(Recorded data)
• • • • •

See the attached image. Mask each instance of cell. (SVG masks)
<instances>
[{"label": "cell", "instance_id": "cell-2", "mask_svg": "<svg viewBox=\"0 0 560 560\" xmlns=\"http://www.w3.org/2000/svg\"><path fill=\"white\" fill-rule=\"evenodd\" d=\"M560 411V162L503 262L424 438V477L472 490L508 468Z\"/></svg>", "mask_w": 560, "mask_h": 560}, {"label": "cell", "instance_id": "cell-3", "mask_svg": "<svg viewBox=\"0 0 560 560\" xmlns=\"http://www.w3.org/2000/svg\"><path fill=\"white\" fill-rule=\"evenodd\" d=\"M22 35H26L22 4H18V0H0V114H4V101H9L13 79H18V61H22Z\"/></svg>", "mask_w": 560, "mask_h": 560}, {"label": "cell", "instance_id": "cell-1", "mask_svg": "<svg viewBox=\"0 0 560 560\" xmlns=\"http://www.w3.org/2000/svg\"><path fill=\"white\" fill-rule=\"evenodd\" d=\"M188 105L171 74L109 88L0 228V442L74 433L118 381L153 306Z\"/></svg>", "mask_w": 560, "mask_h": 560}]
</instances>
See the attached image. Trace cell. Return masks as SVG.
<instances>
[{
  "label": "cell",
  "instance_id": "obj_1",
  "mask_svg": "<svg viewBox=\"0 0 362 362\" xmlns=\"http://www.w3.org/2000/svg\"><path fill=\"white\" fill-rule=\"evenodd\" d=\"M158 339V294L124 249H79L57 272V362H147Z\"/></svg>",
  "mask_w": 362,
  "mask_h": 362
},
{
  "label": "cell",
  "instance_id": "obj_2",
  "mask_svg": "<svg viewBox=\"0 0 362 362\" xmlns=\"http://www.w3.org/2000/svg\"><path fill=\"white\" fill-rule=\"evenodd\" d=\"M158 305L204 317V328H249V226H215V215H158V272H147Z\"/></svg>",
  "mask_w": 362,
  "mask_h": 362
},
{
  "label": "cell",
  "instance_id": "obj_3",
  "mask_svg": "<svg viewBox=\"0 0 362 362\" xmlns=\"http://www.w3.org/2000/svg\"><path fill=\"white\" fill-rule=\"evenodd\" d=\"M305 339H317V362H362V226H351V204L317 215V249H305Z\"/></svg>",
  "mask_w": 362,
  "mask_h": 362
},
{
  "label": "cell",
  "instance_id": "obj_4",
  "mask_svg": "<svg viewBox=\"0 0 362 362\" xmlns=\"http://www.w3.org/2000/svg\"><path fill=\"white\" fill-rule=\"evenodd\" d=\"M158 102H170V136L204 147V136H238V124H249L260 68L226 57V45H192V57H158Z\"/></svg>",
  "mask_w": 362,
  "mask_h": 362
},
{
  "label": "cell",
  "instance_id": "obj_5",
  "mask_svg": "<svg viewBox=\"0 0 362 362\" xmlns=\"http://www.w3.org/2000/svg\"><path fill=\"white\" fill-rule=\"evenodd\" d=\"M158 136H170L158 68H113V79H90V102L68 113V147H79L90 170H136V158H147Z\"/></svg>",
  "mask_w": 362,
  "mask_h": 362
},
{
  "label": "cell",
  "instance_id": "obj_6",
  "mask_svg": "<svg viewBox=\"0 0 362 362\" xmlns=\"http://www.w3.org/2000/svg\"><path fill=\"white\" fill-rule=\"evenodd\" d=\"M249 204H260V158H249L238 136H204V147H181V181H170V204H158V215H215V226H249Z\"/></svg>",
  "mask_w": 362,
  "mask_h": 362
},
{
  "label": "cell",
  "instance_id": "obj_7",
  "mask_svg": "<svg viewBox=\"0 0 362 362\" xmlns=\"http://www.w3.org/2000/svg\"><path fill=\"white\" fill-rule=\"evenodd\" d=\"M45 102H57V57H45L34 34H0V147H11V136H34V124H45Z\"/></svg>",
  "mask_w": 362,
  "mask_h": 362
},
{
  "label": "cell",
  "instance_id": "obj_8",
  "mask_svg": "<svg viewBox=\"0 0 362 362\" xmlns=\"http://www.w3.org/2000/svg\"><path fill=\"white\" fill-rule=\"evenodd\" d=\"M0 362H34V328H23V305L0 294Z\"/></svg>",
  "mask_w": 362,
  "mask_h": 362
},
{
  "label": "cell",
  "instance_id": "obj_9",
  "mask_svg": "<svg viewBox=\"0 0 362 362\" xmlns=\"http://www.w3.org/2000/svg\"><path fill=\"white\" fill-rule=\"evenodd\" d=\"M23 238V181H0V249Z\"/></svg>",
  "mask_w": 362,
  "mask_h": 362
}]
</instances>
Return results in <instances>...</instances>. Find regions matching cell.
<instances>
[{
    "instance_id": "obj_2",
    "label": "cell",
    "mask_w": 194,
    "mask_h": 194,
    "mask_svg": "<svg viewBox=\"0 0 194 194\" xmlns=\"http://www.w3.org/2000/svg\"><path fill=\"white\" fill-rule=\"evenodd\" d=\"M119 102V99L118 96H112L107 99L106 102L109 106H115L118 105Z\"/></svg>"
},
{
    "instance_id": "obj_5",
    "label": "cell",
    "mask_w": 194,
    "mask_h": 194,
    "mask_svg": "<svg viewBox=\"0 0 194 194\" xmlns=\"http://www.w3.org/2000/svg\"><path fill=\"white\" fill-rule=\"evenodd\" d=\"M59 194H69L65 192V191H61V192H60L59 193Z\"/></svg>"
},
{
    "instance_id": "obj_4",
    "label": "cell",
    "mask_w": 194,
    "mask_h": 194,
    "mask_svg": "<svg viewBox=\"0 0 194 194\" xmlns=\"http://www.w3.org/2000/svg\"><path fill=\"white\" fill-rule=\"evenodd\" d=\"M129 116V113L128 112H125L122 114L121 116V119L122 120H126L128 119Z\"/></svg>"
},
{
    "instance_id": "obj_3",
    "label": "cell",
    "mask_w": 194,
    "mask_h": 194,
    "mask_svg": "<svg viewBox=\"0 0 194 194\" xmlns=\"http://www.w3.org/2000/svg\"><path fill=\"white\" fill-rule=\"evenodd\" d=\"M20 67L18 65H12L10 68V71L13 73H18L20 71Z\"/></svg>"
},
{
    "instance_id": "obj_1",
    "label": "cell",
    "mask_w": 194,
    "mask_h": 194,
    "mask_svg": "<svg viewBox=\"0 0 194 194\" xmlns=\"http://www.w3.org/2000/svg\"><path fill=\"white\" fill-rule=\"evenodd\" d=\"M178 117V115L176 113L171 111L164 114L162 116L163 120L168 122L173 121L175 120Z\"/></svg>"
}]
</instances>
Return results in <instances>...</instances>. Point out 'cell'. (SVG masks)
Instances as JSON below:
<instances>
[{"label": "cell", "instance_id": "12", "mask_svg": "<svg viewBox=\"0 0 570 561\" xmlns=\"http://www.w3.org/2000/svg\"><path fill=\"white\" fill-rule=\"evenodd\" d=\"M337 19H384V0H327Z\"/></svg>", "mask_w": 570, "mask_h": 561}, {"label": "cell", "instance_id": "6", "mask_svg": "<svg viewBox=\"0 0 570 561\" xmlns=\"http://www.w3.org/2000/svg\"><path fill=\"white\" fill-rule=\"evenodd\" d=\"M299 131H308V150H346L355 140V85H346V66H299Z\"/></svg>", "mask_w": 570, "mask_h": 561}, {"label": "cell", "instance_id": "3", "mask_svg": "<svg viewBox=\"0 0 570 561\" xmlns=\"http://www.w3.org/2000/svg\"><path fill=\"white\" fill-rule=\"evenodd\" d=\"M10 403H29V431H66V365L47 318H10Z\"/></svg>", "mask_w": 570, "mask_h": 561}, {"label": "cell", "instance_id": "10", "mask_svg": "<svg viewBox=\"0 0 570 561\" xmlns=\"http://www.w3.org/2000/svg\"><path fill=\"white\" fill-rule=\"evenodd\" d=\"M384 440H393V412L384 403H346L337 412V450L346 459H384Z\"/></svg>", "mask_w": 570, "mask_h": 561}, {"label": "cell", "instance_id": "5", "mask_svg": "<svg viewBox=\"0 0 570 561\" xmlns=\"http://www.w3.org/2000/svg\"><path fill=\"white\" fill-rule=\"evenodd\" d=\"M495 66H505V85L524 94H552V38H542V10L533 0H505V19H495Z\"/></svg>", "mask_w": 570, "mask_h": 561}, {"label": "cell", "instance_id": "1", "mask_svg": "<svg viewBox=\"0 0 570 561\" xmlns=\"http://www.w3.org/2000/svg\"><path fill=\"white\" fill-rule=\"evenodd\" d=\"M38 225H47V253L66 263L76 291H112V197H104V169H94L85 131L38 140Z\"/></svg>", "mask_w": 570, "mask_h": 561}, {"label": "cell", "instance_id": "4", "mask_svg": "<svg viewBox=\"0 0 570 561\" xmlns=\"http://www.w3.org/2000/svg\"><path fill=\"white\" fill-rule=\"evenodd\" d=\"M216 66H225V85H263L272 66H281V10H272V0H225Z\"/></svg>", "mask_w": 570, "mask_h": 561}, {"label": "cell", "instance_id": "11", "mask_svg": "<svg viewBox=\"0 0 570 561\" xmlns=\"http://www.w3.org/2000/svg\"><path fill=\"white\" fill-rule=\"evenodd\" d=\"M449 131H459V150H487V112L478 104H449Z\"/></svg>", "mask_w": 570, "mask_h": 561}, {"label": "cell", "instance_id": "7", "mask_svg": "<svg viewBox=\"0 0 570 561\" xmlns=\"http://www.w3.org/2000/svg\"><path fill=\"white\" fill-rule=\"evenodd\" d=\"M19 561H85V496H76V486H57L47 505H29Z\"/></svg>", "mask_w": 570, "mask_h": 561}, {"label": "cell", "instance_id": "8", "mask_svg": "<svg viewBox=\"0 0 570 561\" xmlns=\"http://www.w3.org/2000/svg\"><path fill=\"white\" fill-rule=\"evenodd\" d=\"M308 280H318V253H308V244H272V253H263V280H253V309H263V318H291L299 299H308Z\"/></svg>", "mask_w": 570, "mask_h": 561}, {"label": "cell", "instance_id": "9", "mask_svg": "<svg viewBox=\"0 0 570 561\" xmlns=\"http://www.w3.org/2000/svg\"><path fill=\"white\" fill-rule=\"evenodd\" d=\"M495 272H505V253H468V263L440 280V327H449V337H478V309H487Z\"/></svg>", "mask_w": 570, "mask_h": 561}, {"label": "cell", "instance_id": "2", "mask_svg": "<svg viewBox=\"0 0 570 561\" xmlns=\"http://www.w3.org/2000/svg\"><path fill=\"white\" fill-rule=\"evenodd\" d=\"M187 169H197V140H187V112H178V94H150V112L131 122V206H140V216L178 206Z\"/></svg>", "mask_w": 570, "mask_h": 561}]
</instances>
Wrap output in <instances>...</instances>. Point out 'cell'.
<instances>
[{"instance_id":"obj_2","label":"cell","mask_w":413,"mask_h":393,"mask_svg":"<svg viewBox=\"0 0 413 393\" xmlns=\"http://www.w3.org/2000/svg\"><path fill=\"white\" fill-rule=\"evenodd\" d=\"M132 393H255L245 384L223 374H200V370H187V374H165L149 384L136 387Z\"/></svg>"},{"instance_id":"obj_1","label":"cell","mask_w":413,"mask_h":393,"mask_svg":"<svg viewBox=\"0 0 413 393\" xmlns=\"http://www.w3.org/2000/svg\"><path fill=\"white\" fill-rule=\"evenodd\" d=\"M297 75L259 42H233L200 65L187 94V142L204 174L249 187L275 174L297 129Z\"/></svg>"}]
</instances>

• • • • •

_What needs to be done_
List each line in the rows above that contains the word "Return". Only matches with the same capitalization count.

_Task response_
See the attached image. Trace cell. Return masks as SVG.
Return results in <instances>...</instances>. Find regions matching cell.
Return results in <instances>...</instances>. Point out 'cell'. (SVG masks)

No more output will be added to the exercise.